Die zahlreichen relativierenden Qualifikationen des Gerichts wie “etwas gar salopp”, “unschön”,”unglückliche Umstände”, “jovialer Versuch”, die sich durch das ganze Urteil ziehen, wirken auf mich übrigens abstossend und bewirken eher das Gegenteil ihrer Absicht.
@herr dorset. So wie es aus dem urteil hervorgeht, war der gutachter lediglich auch über die widrigen umstände (unangekündigte exploration) angepisst (i. S. V. Verärgert). Er wollte sich damit wohl im sinne eines falsch verstandenen einfühlens dem exploranden verständnisvoll geben. Jetzt wird auf diesem wort herumgeritten, was zeigt, dass immer beliebter wird, im strafprozess auf spitzfindigkeiten zu pochen.
@B. Weis: Auf Spitzfindigkeiten pochen muss manchmal, wer einen Sachverhalt mangels Aufzeichnungen und mangels Teilnahme der Verteidigung nicht beweisen kann, obwohl hier ja eigentlich die Gegenseite beweispflichtig gewesen wäre. Hier liegen die Spitzfindigkeiten doch aber ohnehin eher auf Seiten der Justiz.
@ kj: alles schön und recht, aber hier war der sachverhalt erstellt. Dass “angepisst” gesagt wurde, war zugegeben. Die weiteren umstände (unangkündigte exploration und angespannte stimmung) waren erstellt. Der beschwerdeführer hat ja keine anderen umstände geltend gemacht, als dass das betreffende wort gesagt wurde. Das war, ich wiederhole mich, unstrittig. Dass die vorinstanz und das bg daraus schliessen, alleine das wort in der gegebenen situation lasse nicht auf befangenheit schliessen ist nichts als ein schluss in würdigung der erstellten tatsachen. Das machen gerichte nunmal. Den schluss mag man nicht teilen, aber auch das liegt in der natur der sache. Mir scheint einfach, soweit man das ohne aktenkenntnis sagen kann (was ohnehin auf alle kommentatoren hier zutreffen dürfte), hier wird eine mücke (wort angepisst) zu einem elephanten (befangenheitsrüge bis vor bg) gemacht.
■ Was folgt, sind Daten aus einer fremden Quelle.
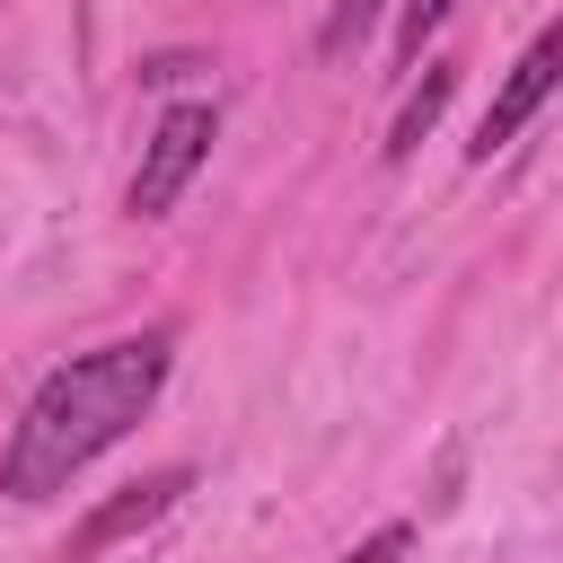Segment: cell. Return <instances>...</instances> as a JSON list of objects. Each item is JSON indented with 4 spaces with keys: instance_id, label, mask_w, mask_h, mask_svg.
<instances>
[{
    "instance_id": "obj_1",
    "label": "cell",
    "mask_w": 563,
    "mask_h": 563,
    "mask_svg": "<svg viewBox=\"0 0 563 563\" xmlns=\"http://www.w3.org/2000/svg\"><path fill=\"white\" fill-rule=\"evenodd\" d=\"M158 387H167V334H123V343H97V352L62 361L26 396V413L0 449V493L53 501L88 457H106L158 405Z\"/></svg>"
},
{
    "instance_id": "obj_2",
    "label": "cell",
    "mask_w": 563,
    "mask_h": 563,
    "mask_svg": "<svg viewBox=\"0 0 563 563\" xmlns=\"http://www.w3.org/2000/svg\"><path fill=\"white\" fill-rule=\"evenodd\" d=\"M211 141H220V114L211 106H167L158 123H150V141H141V167H132V211L141 220H158V211H176V194L194 185V167L211 158Z\"/></svg>"
},
{
    "instance_id": "obj_3",
    "label": "cell",
    "mask_w": 563,
    "mask_h": 563,
    "mask_svg": "<svg viewBox=\"0 0 563 563\" xmlns=\"http://www.w3.org/2000/svg\"><path fill=\"white\" fill-rule=\"evenodd\" d=\"M554 88H563V18H554V26H545V35H537L519 62H510V79L493 88V106H484V123H475L466 158H493V150H510V141H519V123H528V114H537Z\"/></svg>"
},
{
    "instance_id": "obj_4",
    "label": "cell",
    "mask_w": 563,
    "mask_h": 563,
    "mask_svg": "<svg viewBox=\"0 0 563 563\" xmlns=\"http://www.w3.org/2000/svg\"><path fill=\"white\" fill-rule=\"evenodd\" d=\"M185 484H194V466H158V475H141V484H123L114 501H97V510H88V519L70 528V545H62V563H97L106 545H123V537H141V528H150V519H158V510H167V501H176Z\"/></svg>"
},
{
    "instance_id": "obj_5",
    "label": "cell",
    "mask_w": 563,
    "mask_h": 563,
    "mask_svg": "<svg viewBox=\"0 0 563 563\" xmlns=\"http://www.w3.org/2000/svg\"><path fill=\"white\" fill-rule=\"evenodd\" d=\"M457 97V62H422V88L405 97V114H396V132H387V158H405L431 123H440V106Z\"/></svg>"
},
{
    "instance_id": "obj_6",
    "label": "cell",
    "mask_w": 563,
    "mask_h": 563,
    "mask_svg": "<svg viewBox=\"0 0 563 563\" xmlns=\"http://www.w3.org/2000/svg\"><path fill=\"white\" fill-rule=\"evenodd\" d=\"M378 9H387V0H334V18L317 26V53H325V62H352V53L369 44V26H378Z\"/></svg>"
},
{
    "instance_id": "obj_7",
    "label": "cell",
    "mask_w": 563,
    "mask_h": 563,
    "mask_svg": "<svg viewBox=\"0 0 563 563\" xmlns=\"http://www.w3.org/2000/svg\"><path fill=\"white\" fill-rule=\"evenodd\" d=\"M457 0H396V53L405 62H422V35H440V18H449Z\"/></svg>"
},
{
    "instance_id": "obj_8",
    "label": "cell",
    "mask_w": 563,
    "mask_h": 563,
    "mask_svg": "<svg viewBox=\"0 0 563 563\" xmlns=\"http://www.w3.org/2000/svg\"><path fill=\"white\" fill-rule=\"evenodd\" d=\"M405 554H413V528H378L352 545V563H405Z\"/></svg>"
}]
</instances>
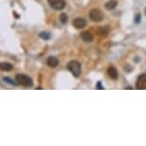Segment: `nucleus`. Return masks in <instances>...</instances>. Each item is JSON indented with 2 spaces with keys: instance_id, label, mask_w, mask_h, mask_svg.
<instances>
[{
  "instance_id": "obj_1",
  "label": "nucleus",
  "mask_w": 146,
  "mask_h": 146,
  "mask_svg": "<svg viewBox=\"0 0 146 146\" xmlns=\"http://www.w3.org/2000/svg\"><path fill=\"white\" fill-rule=\"evenodd\" d=\"M67 69L76 78H78L81 74V64L78 60H72L69 62L67 64Z\"/></svg>"
},
{
  "instance_id": "obj_2",
  "label": "nucleus",
  "mask_w": 146,
  "mask_h": 146,
  "mask_svg": "<svg viewBox=\"0 0 146 146\" xmlns=\"http://www.w3.org/2000/svg\"><path fill=\"white\" fill-rule=\"evenodd\" d=\"M15 80L17 81L19 85H22V86L25 87H32L33 84H34L33 83V79L27 75H24V74H17L15 76Z\"/></svg>"
},
{
  "instance_id": "obj_3",
  "label": "nucleus",
  "mask_w": 146,
  "mask_h": 146,
  "mask_svg": "<svg viewBox=\"0 0 146 146\" xmlns=\"http://www.w3.org/2000/svg\"><path fill=\"white\" fill-rule=\"evenodd\" d=\"M89 17L94 22H100L103 20L104 15L100 9H92L89 12Z\"/></svg>"
},
{
  "instance_id": "obj_4",
  "label": "nucleus",
  "mask_w": 146,
  "mask_h": 146,
  "mask_svg": "<svg viewBox=\"0 0 146 146\" xmlns=\"http://www.w3.org/2000/svg\"><path fill=\"white\" fill-rule=\"evenodd\" d=\"M50 6L53 8L54 10L60 11L63 10L66 6V2L65 0H48Z\"/></svg>"
},
{
  "instance_id": "obj_5",
  "label": "nucleus",
  "mask_w": 146,
  "mask_h": 146,
  "mask_svg": "<svg viewBox=\"0 0 146 146\" xmlns=\"http://www.w3.org/2000/svg\"><path fill=\"white\" fill-rule=\"evenodd\" d=\"M86 25H87V21L83 17H76L73 21V26L76 29H83L84 27H86Z\"/></svg>"
},
{
  "instance_id": "obj_6",
  "label": "nucleus",
  "mask_w": 146,
  "mask_h": 146,
  "mask_svg": "<svg viewBox=\"0 0 146 146\" xmlns=\"http://www.w3.org/2000/svg\"><path fill=\"white\" fill-rule=\"evenodd\" d=\"M136 87L139 90L146 89V74H142L139 76L136 84Z\"/></svg>"
},
{
  "instance_id": "obj_7",
  "label": "nucleus",
  "mask_w": 146,
  "mask_h": 146,
  "mask_svg": "<svg viewBox=\"0 0 146 146\" xmlns=\"http://www.w3.org/2000/svg\"><path fill=\"white\" fill-rule=\"evenodd\" d=\"M80 36H81V39L84 41V42H86V43H90V42H92L93 39H94V35L91 34V33L89 31H86V32H82L81 33V35H80Z\"/></svg>"
},
{
  "instance_id": "obj_8",
  "label": "nucleus",
  "mask_w": 146,
  "mask_h": 146,
  "mask_svg": "<svg viewBox=\"0 0 146 146\" xmlns=\"http://www.w3.org/2000/svg\"><path fill=\"white\" fill-rule=\"evenodd\" d=\"M107 73H108V76L114 80H117L118 78V72L115 67L113 66H110V67L107 69Z\"/></svg>"
},
{
  "instance_id": "obj_9",
  "label": "nucleus",
  "mask_w": 146,
  "mask_h": 146,
  "mask_svg": "<svg viewBox=\"0 0 146 146\" xmlns=\"http://www.w3.org/2000/svg\"><path fill=\"white\" fill-rule=\"evenodd\" d=\"M59 64V60L56 56H49L47 58V65L51 68H56Z\"/></svg>"
},
{
  "instance_id": "obj_10",
  "label": "nucleus",
  "mask_w": 146,
  "mask_h": 146,
  "mask_svg": "<svg viewBox=\"0 0 146 146\" xmlns=\"http://www.w3.org/2000/svg\"><path fill=\"white\" fill-rule=\"evenodd\" d=\"M111 31V28L107 25V26H104V27H100V28H98V35H101V36H107L108 34Z\"/></svg>"
},
{
  "instance_id": "obj_11",
  "label": "nucleus",
  "mask_w": 146,
  "mask_h": 146,
  "mask_svg": "<svg viewBox=\"0 0 146 146\" xmlns=\"http://www.w3.org/2000/svg\"><path fill=\"white\" fill-rule=\"evenodd\" d=\"M117 6V0H109V1L105 4V8L107 10H109V11L114 10Z\"/></svg>"
},
{
  "instance_id": "obj_12",
  "label": "nucleus",
  "mask_w": 146,
  "mask_h": 146,
  "mask_svg": "<svg viewBox=\"0 0 146 146\" xmlns=\"http://www.w3.org/2000/svg\"><path fill=\"white\" fill-rule=\"evenodd\" d=\"M0 70L1 71H11V70H13V65L9 62H1L0 63Z\"/></svg>"
},
{
  "instance_id": "obj_13",
  "label": "nucleus",
  "mask_w": 146,
  "mask_h": 146,
  "mask_svg": "<svg viewBox=\"0 0 146 146\" xmlns=\"http://www.w3.org/2000/svg\"><path fill=\"white\" fill-rule=\"evenodd\" d=\"M39 37L42 38L44 40H49L51 38V34L47 32H41L39 34Z\"/></svg>"
},
{
  "instance_id": "obj_14",
  "label": "nucleus",
  "mask_w": 146,
  "mask_h": 146,
  "mask_svg": "<svg viewBox=\"0 0 146 146\" xmlns=\"http://www.w3.org/2000/svg\"><path fill=\"white\" fill-rule=\"evenodd\" d=\"M59 19H60V22H61L62 24H66L68 21V15H66L65 13H62L61 15H59Z\"/></svg>"
},
{
  "instance_id": "obj_15",
  "label": "nucleus",
  "mask_w": 146,
  "mask_h": 146,
  "mask_svg": "<svg viewBox=\"0 0 146 146\" xmlns=\"http://www.w3.org/2000/svg\"><path fill=\"white\" fill-rule=\"evenodd\" d=\"M3 80L5 82H7V83H9L11 85H15V86H16L18 83H17V81H15V80H13L12 78H8V76H5V78H3Z\"/></svg>"
},
{
  "instance_id": "obj_16",
  "label": "nucleus",
  "mask_w": 146,
  "mask_h": 146,
  "mask_svg": "<svg viewBox=\"0 0 146 146\" xmlns=\"http://www.w3.org/2000/svg\"><path fill=\"white\" fill-rule=\"evenodd\" d=\"M140 20H141V15H140V13H137L136 15V17H135V23H139Z\"/></svg>"
},
{
  "instance_id": "obj_17",
  "label": "nucleus",
  "mask_w": 146,
  "mask_h": 146,
  "mask_svg": "<svg viewBox=\"0 0 146 146\" xmlns=\"http://www.w3.org/2000/svg\"><path fill=\"white\" fill-rule=\"evenodd\" d=\"M96 88H98V89H100V90H103L104 89V88L102 87V85H101L100 81H98V83H96Z\"/></svg>"
},
{
  "instance_id": "obj_18",
  "label": "nucleus",
  "mask_w": 146,
  "mask_h": 146,
  "mask_svg": "<svg viewBox=\"0 0 146 146\" xmlns=\"http://www.w3.org/2000/svg\"><path fill=\"white\" fill-rule=\"evenodd\" d=\"M145 15H146V8H145Z\"/></svg>"
}]
</instances>
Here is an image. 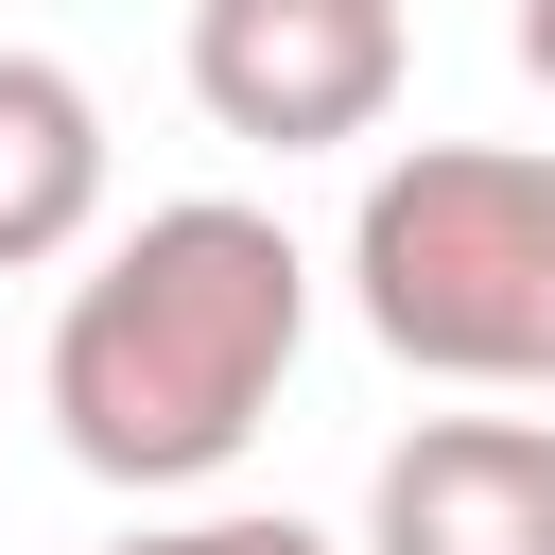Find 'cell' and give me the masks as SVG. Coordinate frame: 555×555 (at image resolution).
I'll return each mask as SVG.
<instances>
[{"instance_id": "6da1fadb", "label": "cell", "mask_w": 555, "mask_h": 555, "mask_svg": "<svg viewBox=\"0 0 555 555\" xmlns=\"http://www.w3.org/2000/svg\"><path fill=\"white\" fill-rule=\"evenodd\" d=\"M295 347H312V260H295V225L243 208V191H173V208H139V225L69 278L35 382H52V434H69L87 486L173 503V486H208V468L278 416Z\"/></svg>"}, {"instance_id": "7a4b0ae2", "label": "cell", "mask_w": 555, "mask_h": 555, "mask_svg": "<svg viewBox=\"0 0 555 555\" xmlns=\"http://www.w3.org/2000/svg\"><path fill=\"white\" fill-rule=\"evenodd\" d=\"M347 295L416 382L555 399V156L538 139H416L347 208Z\"/></svg>"}, {"instance_id": "3957f363", "label": "cell", "mask_w": 555, "mask_h": 555, "mask_svg": "<svg viewBox=\"0 0 555 555\" xmlns=\"http://www.w3.org/2000/svg\"><path fill=\"white\" fill-rule=\"evenodd\" d=\"M416 35L399 0H191V104L260 156H330V139H382Z\"/></svg>"}, {"instance_id": "277c9868", "label": "cell", "mask_w": 555, "mask_h": 555, "mask_svg": "<svg viewBox=\"0 0 555 555\" xmlns=\"http://www.w3.org/2000/svg\"><path fill=\"white\" fill-rule=\"evenodd\" d=\"M364 555H555V416H416L364 486Z\"/></svg>"}, {"instance_id": "5b68a950", "label": "cell", "mask_w": 555, "mask_h": 555, "mask_svg": "<svg viewBox=\"0 0 555 555\" xmlns=\"http://www.w3.org/2000/svg\"><path fill=\"white\" fill-rule=\"evenodd\" d=\"M104 225V104L52 52H0V278L69 260Z\"/></svg>"}, {"instance_id": "8992f818", "label": "cell", "mask_w": 555, "mask_h": 555, "mask_svg": "<svg viewBox=\"0 0 555 555\" xmlns=\"http://www.w3.org/2000/svg\"><path fill=\"white\" fill-rule=\"evenodd\" d=\"M104 555H347V538H312L295 503H208V520H139V538H104Z\"/></svg>"}, {"instance_id": "52a82bcc", "label": "cell", "mask_w": 555, "mask_h": 555, "mask_svg": "<svg viewBox=\"0 0 555 555\" xmlns=\"http://www.w3.org/2000/svg\"><path fill=\"white\" fill-rule=\"evenodd\" d=\"M503 35H520V69H538V87H555V0H520V17H503Z\"/></svg>"}]
</instances>
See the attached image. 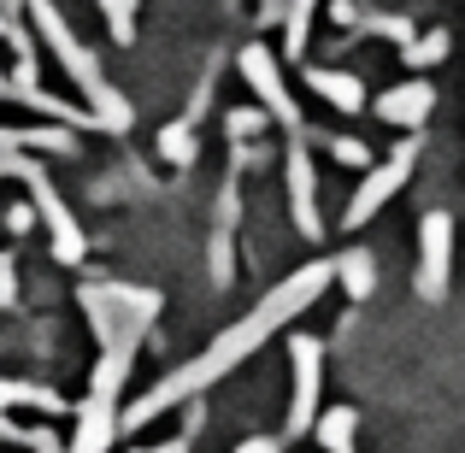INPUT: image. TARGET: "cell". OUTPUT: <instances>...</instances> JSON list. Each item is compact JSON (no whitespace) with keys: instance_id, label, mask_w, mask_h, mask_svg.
Listing matches in <instances>:
<instances>
[{"instance_id":"3","label":"cell","mask_w":465,"mask_h":453,"mask_svg":"<svg viewBox=\"0 0 465 453\" xmlns=\"http://www.w3.org/2000/svg\"><path fill=\"white\" fill-rule=\"evenodd\" d=\"M412 165H419V136H407L395 153L383 159V165H365V182L353 189V201H348V212H341V224H348V230H360L365 218H377V212H383V206L395 201L401 189H407Z\"/></svg>"},{"instance_id":"10","label":"cell","mask_w":465,"mask_h":453,"mask_svg":"<svg viewBox=\"0 0 465 453\" xmlns=\"http://www.w3.org/2000/svg\"><path fill=\"white\" fill-rule=\"evenodd\" d=\"M430 106H436V89L424 77L395 83L389 94H377V118H383V124H395V130H419L424 118H430Z\"/></svg>"},{"instance_id":"11","label":"cell","mask_w":465,"mask_h":453,"mask_svg":"<svg viewBox=\"0 0 465 453\" xmlns=\"http://www.w3.org/2000/svg\"><path fill=\"white\" fill-rule=\"evenodd\" d=\"M307 89L318 101H330L336 113H365V83L353 71H336V65H307Z\"/></svg>"},{"instance_id":"16","label":"cell","mask_w":465,"mask_h":453,"mask_svg":"<svg viewBox=\"0 0 465 453\" xmlns=\"http://www.w3.org/2000/svg\"><path fill=\"white\" fill-rule=\"evenodd\" d=\"M448 47H454V42H448V30H424V35H412V42L401 47V59H407L412 71H424V65H442Z\"/></svg>"},{"instance_id":"18","label":"cell","mask_w":465,"mask_h":453,"mask_svg":"<svg viewBox=\"0 0 465 453\" xmlns=\"http://www.w3.org/2000/svg\"><path fill=\"white\" fill-rule=\"evenodd\" d=\"M101 12H106V30H113L118 47L136 42V0H101Z\"/></svg>"},{"instance_id":"20","label":"cell","mask_w":465,"mask_h":453,"mask_svg":"<svg viewBox=\"0 0 465 453\" xmlns=\"http://www.w3.org/2000/svg\"><path fill=\"white\" fill-rule=\"evenodd\" d=\"M0 442H18V448H35V453H59V442L47 430H18L6 412H0Z\"/></svg>"},{"instance_id":"23","label":"cell","mask_w":465,"mask_h":453,"mask_svg":"<svg viewBox=\"0 0 465 453\" xmlns=\"http://www.w3.org/2000/svg\"><path fill=\"white\" fill-rule=\"evenodd\" d=\"M236 453H283V442H272V436H248Z\"/></svg>"},{"instance_id":"7","label":"cell","mask_w":465,"mask_h":453,"mask_svg":"<svg viewBox=\"0 0 465 453\" xmlns=\"http://www.w3.org/2000/svg\"><path fill=\"white\" fill-rule=\"evenodd\" d=\"M295 359V407H289V436H307L318 419V389H324V341L318 336H289Z\"/></svg>"},{"instance_id":"21","label":"cell","mask_w":465,"mask_h":453,"mask_svg":"<svg viewBox=\"0 0 465 453\" xmlns=\"http://www.w3.org/2000/svg\"><path fill=\"white\" fill-rule=\"evenodd\" d=\"M265 124H272V113H265V106H260V113H224V130H230V142H236V148H242V142H253Z\"/></svg>"},{"instance_id":"25","label":"cell","mask_w":465,"mask_h":453,"mask_svg":"<svg viewBox=\"0 0 465 453\" xmlns=\"http://www.w3.org/2000/svg\"><path fill=\"white\" fill-rule=\"evenodd\" d=\"M283 12H289L283 0H265V6H260V24H283Z\"/></svg>"},{"instance_id":"1","label":"cell","mask_w":465,"mask_h":453,"mask_svg":"<svg viewBox=\"0 0 465 453\" xmlns=\"http://www.w3.org/2000/svg\"><path fill=\"white\" fill-rule=\"evenodd\" d=\"M330 283H336V265H330V260L301 265V271L289 277V283H277L272 295L253 306V312L242 318V324H230V330H224V336H218L206 353H194L189 365H177L171 377H159L148 395H136V400H130V412H118V430H142V424H153L159 412H171L177 400H194L201 389H213L218 377H224V371H236V365L248 359V353L260 348V341L272 336V330H283L295 312H307V306H312L318 295H324Z\"/></svg>"},{"instance_id":"8","label":"cell","mask_w":465,"mask_h":453,"mask_svg":"<svg viewBox=\"0 0 465 453\" xmlns=\"http://www.w3.org/2000/svg\"><path fill=\"white\" fill-rule=\"evenodd\" d=\"M289 206H295V230L307 241L324 236V218H318V171H312V153H307V142H295L289 148Z\"/></svg>"},{"instance_id":"4","label":"cell","mask_w":465,"mask_h":453,"mask_svg":"<svg viewBox=\"0 0 465 453\" xmlns=\"http://www.w3.org/2000/svg\"><path fill=\"white\" fill-rule=\"evenodd\" d=\"M242 77H248V89L260 94L265 113H272L283 130H295V136H301V106H295V94H289V83H283V65L272 59V47H265V42L242 47Z\"/></svg>"},{"instance_id":"6","label":"cell","mask_w":465,"mask_h":453,"mask_svg":"<svg viewBox=\"0 0 465 453\" xmlns=\"http://www.w3.org/2000/svg\"><path fill=\"white\" fill-rule=\"evenodd\" d=\"M24 182H30V201H35V212H42L47 236H54V260H59V265H77L89 241H83V230H77V218H71V206L54 194V182H47V171H42V165L24 171Z\"/></svg>"},{"instance_id":"22","label":"cell","mask_w":465,"mask_h":453,"mask_svg":"<svg viewBox=\"0 0 465 453\" xmlns=\"http://www.w3.org/2000/svg\"><path fill=\"white\" fill-rule=\"evenodd\" d=\"M360 30H365V35H389V42H401V47L412 42V24H407V18H389V12H371Z\"/></svg>"},{"instance_id":"17","label":"cell","mask_w":465,"mask_h":453,"mask_svg":"<svg viewBox=\"0 0 465 453\" xmlns=\"http://www.w3.org/2000/svg\"><path fill=\"white\" fill-rule=\"evenodd\" d=\"M312 12H318V0H289V12H283V54H307V30H312Z\"/></svg>"},{"instance_id":"26","label":"cell","mask_w":465,"mask_h":453,"mask_svg":"<svg viewBox=\"0 0 465 453\" xmlns=\"http://www.w3.org/2000/svg\"><path fill=\"white\" fill-rule=\"evenodd\" d=\"M136 453H189V442L177 436V442H165V448H136Z\"/></svg>"},{"instance_id":"19","label":"cell","mask_w":465,"mask_h":453,"mask_svg":"<svg viewBox=\"0 0 465 453\" xmlns=\"http://www.w3.org/2000/svg\"><path fill=\"white\" fill-rule=\"evenodd\" d=\"M324 148L341 159V165H353V171H365V165H377V153H371V142H360V136H324Z\"/></svg>"},{"instance_id":"9","label":"cell","mask_w":465,"mask_h":453,"mask_svg":"<svg viewBox=\"0 0 465 453\" xmlns=\"http://www.w3.org/2000/svg\"><path fill=\"white\" fill-rule=\"evenodd\" d=\"M113 436H118V400L89 389L83 407H77V436H71L65 453H106V448H113Z\"/></svg>"},{"instance_id":"14","label":"cell","mask_w":465,"mask_h":453,"mask_svg":"<svg viewBox=\"0 0 465 453\" xmlns=\"http://www.w3.org/2000/svg\"><path fill=\"white\" fill-rule=\"evenodd\" d=\"M194 153H201L194 124H189V118H171V124L159 130V159H171V165H194Z\"/></svg>"},{"instance_id":"24","label":"cell","mask_w":465,"mask_h":453,"mask_svg":"<svg viewBox=\"0 0 465 453\" xmlns=\"http://www.w3.org/2000/svg\"><path fill=\"white\" fill-rule=\"evenodd\" d=\"M6 224H12V230H18V236H24V230L35 224V212H30V206H12V212H6Z\"/></svg>"},{"instance_id":"15","label":"cell","mask_w":465,"mask_h":453,"mask_svg":"<svg viewBox=\"0 0 465 453\" xmlns=\"http://www.w3.org/2000/svg\"><path fill=\"white\" fill-rule=\"evenodd\" d=\"M6 407H35V412H65V400L54 389H35V383H0V412Z\"/></svg>"},{"instance_id":"5","label":"cell","mask_w":465,"mask_h":453,"mask_svg":"<svg viewBox=\"0 0 465 453\" xmlns=\"http://www.w3.org/2000/svg\"><path fill=\"white\" fill-rule=\"evenodd\" d=\"M448 271H454V218L424 212V224H419V300H442Z\"/></svg>"},{"instance_id":"12","label":"cell","mask_w":465,"mask_h":453,"mask_svg":"<svg viewBox=\"0 0 465 453\" xmlns=\"http://www.w3.org/2000/svg\"><path fill=\"white\" fill-rule=\"evenodd\" d=\"M353 430H360V412H353V407H330V412L312 419L307 436H318L324 453H353Z\"/></svg>"},{"instance_id":"13","label":"cell","mask_w":465,"mask_h":453,"mask_svg":"<svg viewBox=\"0 0 465 453\" xmlns=\"http://www.w3.org/2000/svg\"><path fill=\"white\" fill-rule=\"evenodd\" d=\"M330 265H336V283H341V295H348V300H365L377 289V260L365 248H348L341 260H330Z\"/></svg>"},{"instance_id":"2","label":"cell","mask_w":465,"mask_h":453,"mask_svg":"<svg viewBox=\"0 0 465 453\" xmlns=\"http://www.w3.org/2000/svg\"><path fill=\"white\" fill-rule=\"evenodd\" d=\"M24 6H30V18H35V30H42V42L59 54V65L71 71V83H77V89L89 94L94 118H101L106 130H124V124H130V106H124V94H118L113 83L101 77V59H94L89 47L77 42V35H71V24L59 18V6H54V0H24Z\"/></svg>"},{"instance_id":"27","label":"cell","mask_w":465,"mask_h":453,"mask_svg":"<svg viewBox=\"0 0 465 453\" xmlns=\"http://www.w3.org/2000/svg\"><path fill=\"white\" fill-rule=\"evenodd\" d=\"M0 101H18V83H12L6 71H0Z\"/></svg>"}]
</instances>
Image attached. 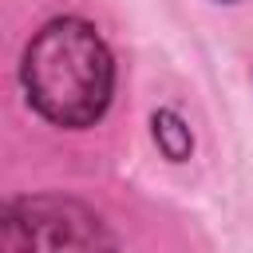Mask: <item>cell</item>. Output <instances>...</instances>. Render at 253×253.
Segmentation results:
<instances>
[{"label":"cell","instance_id":"2","mask_svg":"<svg viewBox=\"0 0 253 253\" xmlns=\"http://www.w3.org/2000/svg\"><path fill=\"white\" fill-rule=\"evenodd\" d=\"M0 249H119V233L79 198L67 194H24L0 206Z\"/></svg>","mask_w":253,"mask_h":253},{"label":"cell","instance_id":"4","mask_svg":"<svg viewBox=\"0 0 253 253\" xmlns=\"http://www.w3.org/2000/svg\"><path fill=\"white\" fill-rule=\"evenodd\" d=\"M217 4H233V0H217Z\"/></svg>","mask_w":253,"mask_h":253},{"label":"cell","instance_id":"1","mask_svg":"<svg viewBox=\"0 0 253 253\" xmlns=\"http://www.w3.org/2000/svg\"><path fill=\"white\" fill-rule=\"evenodd\" d=\"M20 87L43 123L87 130L115 99V55L91 20L55 16L24 43Z\"/></svg>","mask_w":253,"mask_h":253},{"label":"cell","instance_id":"3","mask_svg":"<svg viewBox=\"0 0 253 253\" xmlns=\"http://www.w3.org/2000/svg\"><path fill=\"white\" fill-rule=\"evenodd\" d=\"M150 138L166 162H186L194 154V130L174 107H158L150 115Z\"/></svg>","mask_w":253,"mask_h":253}]
</instances>
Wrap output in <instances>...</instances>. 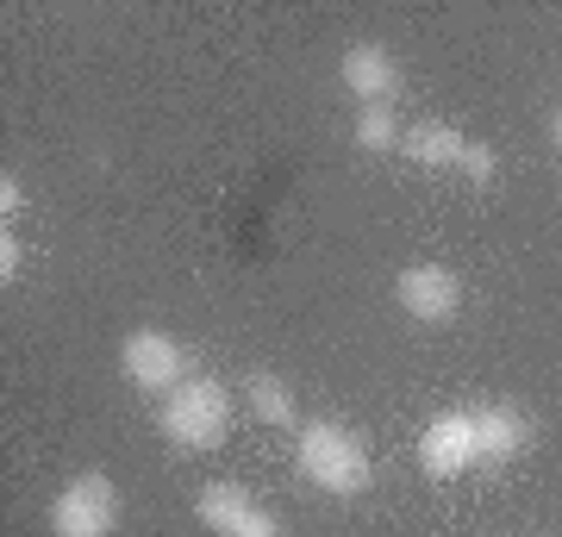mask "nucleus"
I'll return each instance as SVG.
<instances>
[{
  "instance_id": "obj_13",
  "label": "nucleus",
  "mask_w": 562,
  "mask_h": 537,
  "mask_svg": "<svg viewBox=\"0 0 562 537\" xmlns=\"http://www.w3.org/2000/svg\"><path fill=\"white\" fill-rule=\"evenodd\" d=\"M462 176L475 181V188H487V181L501 176V157H494V144H482V138H469V150H462V163H457Z\"/></svg>"
},
{
  "instance_id": "obj_2",
  "label": "nucleus",
  "mask_w": 562,
  "mask_h": 537,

Der betreffende Gutachter hätte IMHO von der Bearbeitung dieses Falles und auch aller anderen ausgeschlossen werden müssen. Nicht jedoch, weil er seiner angepissten Stimmung Ausdruck verlieh. Sondern, weil er trotz der “unglücklichen” Umstände die Exploration durchführte – mithin ohne die notwendige Vorbereitung. Ein kompetenter und verantwortungsvoller Gutachter hätte niemals völlig unvorbereitet und in einem Zustand negativer Affektion eine Exploration durchgeführt, sondern hätte erkannt und verlangt, dass diese verschoben werden muss. Der Gutachter hat sich damit für diese und weitere Explorationen als ungeeignet erwiesen.